I have NAC configured and running in an OOB deployment using Window SSO. Most users authenticate into their computers and then NAC does the login and posture assessment using SSO and those credentials.
We have a few users that have the Clean Access Agent pop up and ask them to enter a username, password and role. They can successfully log in using the same username and password that was used to log into the computer and domain. I have not been able to figure out why SSO does not work for them.
I have one user specifically that has the above problem, but can log in through SSO on another system without a problem. Other users can also log in successfully using SSO on the same PC that this user has problems with.
I am wondering if anybody has an idea what is causing this behavoir? I suspect that something is cached in that users temp files that is causing the problem, but I have not found anything.
We are running:
NAC OOB Clean Access Server version 4.6.1
NAC Agent version 22.214.171.124
This sort of failure is sometimes due to necessary traffic being blocked in the unauth role. Can you verify whether the IP FRAGMENTS are open for all your DCs in the unauth role?
No, IP fragments are not enabled by any of the rules.
This brings up two questions:
Answer lies in GPOs. Most of the times we see this is when GPOs are enabled, and sometimes with GPOs the packets get large enough that fragmentation occurs. In that situation if IP FRAGMENTS policy is not defined for the DCs in the unauth role, SSO fails.

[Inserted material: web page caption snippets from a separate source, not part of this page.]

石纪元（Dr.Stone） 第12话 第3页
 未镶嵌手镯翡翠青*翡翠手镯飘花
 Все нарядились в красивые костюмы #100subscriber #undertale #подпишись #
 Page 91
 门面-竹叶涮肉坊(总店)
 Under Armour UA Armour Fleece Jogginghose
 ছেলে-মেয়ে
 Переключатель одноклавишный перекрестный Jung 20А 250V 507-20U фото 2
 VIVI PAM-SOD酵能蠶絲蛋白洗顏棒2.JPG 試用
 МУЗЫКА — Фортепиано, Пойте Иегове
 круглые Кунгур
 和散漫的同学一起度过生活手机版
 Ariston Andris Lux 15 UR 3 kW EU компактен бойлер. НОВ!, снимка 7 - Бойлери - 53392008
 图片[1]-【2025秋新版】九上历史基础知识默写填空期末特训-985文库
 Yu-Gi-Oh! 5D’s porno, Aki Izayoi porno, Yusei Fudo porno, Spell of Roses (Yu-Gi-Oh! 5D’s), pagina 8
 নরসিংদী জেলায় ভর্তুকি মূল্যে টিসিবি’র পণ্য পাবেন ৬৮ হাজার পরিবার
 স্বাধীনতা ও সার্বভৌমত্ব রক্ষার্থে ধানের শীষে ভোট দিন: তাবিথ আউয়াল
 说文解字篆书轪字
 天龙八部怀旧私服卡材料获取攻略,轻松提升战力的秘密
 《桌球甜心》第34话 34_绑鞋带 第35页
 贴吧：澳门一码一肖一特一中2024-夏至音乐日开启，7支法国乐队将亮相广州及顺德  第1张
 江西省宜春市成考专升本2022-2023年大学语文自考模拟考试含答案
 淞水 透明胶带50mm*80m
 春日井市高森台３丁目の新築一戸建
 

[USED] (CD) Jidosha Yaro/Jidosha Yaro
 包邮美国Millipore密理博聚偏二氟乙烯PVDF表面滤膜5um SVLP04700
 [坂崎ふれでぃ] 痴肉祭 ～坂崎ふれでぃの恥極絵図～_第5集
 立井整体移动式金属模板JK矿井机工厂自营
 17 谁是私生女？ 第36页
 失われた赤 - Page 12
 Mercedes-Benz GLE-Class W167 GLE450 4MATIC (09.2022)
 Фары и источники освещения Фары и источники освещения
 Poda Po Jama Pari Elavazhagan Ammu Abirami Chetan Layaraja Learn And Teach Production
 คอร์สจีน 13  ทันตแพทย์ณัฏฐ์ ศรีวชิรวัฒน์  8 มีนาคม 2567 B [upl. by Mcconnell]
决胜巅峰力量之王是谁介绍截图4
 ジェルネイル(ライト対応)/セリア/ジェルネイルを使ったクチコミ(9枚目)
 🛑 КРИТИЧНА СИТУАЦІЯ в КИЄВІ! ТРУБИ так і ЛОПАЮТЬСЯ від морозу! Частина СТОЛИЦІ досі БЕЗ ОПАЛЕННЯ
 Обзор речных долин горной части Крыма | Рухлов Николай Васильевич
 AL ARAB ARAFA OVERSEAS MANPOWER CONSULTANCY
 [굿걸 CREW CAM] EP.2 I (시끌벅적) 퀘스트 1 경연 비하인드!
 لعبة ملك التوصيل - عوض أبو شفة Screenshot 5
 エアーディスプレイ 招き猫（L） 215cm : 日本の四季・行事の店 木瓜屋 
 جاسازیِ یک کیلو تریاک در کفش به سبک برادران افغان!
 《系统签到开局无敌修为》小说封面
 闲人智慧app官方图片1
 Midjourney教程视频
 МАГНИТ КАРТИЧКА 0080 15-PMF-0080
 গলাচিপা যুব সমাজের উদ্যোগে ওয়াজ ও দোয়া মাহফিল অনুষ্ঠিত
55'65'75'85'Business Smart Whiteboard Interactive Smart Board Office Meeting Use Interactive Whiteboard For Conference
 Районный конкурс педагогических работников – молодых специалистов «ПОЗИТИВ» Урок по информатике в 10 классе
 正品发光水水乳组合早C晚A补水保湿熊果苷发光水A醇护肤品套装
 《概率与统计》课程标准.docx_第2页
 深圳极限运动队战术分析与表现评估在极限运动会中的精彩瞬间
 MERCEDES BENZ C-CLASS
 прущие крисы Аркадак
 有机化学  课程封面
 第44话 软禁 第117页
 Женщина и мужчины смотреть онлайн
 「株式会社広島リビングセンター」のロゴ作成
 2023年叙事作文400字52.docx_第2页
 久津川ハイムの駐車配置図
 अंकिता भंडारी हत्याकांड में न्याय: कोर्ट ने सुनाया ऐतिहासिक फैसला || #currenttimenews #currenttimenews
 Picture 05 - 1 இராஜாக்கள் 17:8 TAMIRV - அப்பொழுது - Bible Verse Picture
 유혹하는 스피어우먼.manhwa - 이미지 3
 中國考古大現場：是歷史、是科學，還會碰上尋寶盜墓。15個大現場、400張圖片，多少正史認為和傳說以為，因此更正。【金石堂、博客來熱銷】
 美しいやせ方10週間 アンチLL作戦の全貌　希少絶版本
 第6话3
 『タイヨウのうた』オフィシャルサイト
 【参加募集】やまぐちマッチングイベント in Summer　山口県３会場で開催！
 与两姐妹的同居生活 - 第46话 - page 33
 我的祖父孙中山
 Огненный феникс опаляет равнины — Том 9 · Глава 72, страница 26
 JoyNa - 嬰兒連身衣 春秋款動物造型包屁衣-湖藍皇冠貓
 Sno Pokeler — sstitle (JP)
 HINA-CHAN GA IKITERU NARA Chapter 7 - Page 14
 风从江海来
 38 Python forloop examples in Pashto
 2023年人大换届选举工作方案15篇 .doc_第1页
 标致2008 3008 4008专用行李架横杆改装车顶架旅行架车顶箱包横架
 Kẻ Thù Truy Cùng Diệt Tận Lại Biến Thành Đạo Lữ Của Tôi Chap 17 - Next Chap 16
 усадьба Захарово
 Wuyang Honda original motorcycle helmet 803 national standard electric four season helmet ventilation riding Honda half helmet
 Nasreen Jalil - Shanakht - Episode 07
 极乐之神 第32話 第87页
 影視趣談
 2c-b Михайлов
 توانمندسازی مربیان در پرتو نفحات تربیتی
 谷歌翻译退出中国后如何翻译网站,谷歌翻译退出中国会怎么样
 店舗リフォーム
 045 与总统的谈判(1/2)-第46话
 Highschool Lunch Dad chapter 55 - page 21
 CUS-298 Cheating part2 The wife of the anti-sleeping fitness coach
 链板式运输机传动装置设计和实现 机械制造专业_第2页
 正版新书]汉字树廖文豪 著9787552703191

Enabling IP FRAGMENTS is part and parcel of ports setup on CCA for AD SSO. More documentation on that linked here: http://tinyurl.com/yf2ue3z
I enabled IP fragments but those users are still having the same issue. As I said in an earlier post, there is one user that can logon to other systems and have SSO work, but on his primary system he has to enter his credentials again when the CCA agent runs. Other users on the same system can logon and have SSO work without any issues.
Please let me know if you have any more ideas.
Check the time on that machine and make sure it's within 5 minutes (ideally should be pointing to NTP) of the DC and CAS/CAM
Our machines are all supposed to get their time from the Windows DC, which in turn gets it from the company's NTP servers. The CAM and CAS systems all get time directly from the company's NTS servers.
I will have the client check the time to verify, but if that were the issue then others using that same system should have the problem also.
From the agent logs: [func=SSPClient::SSP_InitializeSecurityContext]: Call to Initialize failed with code 0x80090311
This still looks like an AD reachability issue to me. Please verify that the required ports and traffic flows are open to ALL your DCs in the unauthenticated role. Details on that: http://tinyurl.com/yf2ue3z
If that still doesn't fly, please open a TAC case so an engineer can work with you.
I have verified that all of the ports listed in the document are open, but the user is still having the same problem.
As you suggested, I will open a case with TAC. Thanks for your effort.